[Spatial question records]
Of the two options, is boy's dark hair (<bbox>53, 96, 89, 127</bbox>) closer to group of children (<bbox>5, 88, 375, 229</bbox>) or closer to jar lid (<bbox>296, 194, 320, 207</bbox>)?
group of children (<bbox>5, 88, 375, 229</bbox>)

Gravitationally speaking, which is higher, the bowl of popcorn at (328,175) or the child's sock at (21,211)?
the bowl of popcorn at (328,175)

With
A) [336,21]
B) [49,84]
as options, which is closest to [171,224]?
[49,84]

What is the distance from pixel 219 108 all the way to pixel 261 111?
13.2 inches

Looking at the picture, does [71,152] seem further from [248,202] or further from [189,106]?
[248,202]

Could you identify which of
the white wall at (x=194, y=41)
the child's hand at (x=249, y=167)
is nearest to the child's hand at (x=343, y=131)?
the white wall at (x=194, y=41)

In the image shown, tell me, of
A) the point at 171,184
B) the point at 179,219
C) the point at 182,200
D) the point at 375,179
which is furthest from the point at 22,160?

==

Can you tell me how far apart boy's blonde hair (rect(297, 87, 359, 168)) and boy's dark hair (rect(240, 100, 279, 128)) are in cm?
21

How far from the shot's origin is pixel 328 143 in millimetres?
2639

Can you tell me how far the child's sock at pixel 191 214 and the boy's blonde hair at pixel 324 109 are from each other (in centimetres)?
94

__TASK DETAILS__
Please copy the lines from the line containing "In the image shown, tell me, of" through the line containing "which is furthest from the point at 22,160?", both included, word for word.

__EXPECTED OUTPUT__
In the image shown, tell me, of
A) the point at 171,184
B) the point at 179,219
C) the point at 182,200
D) the point at 375,179
which is furthest from the point at 22,160?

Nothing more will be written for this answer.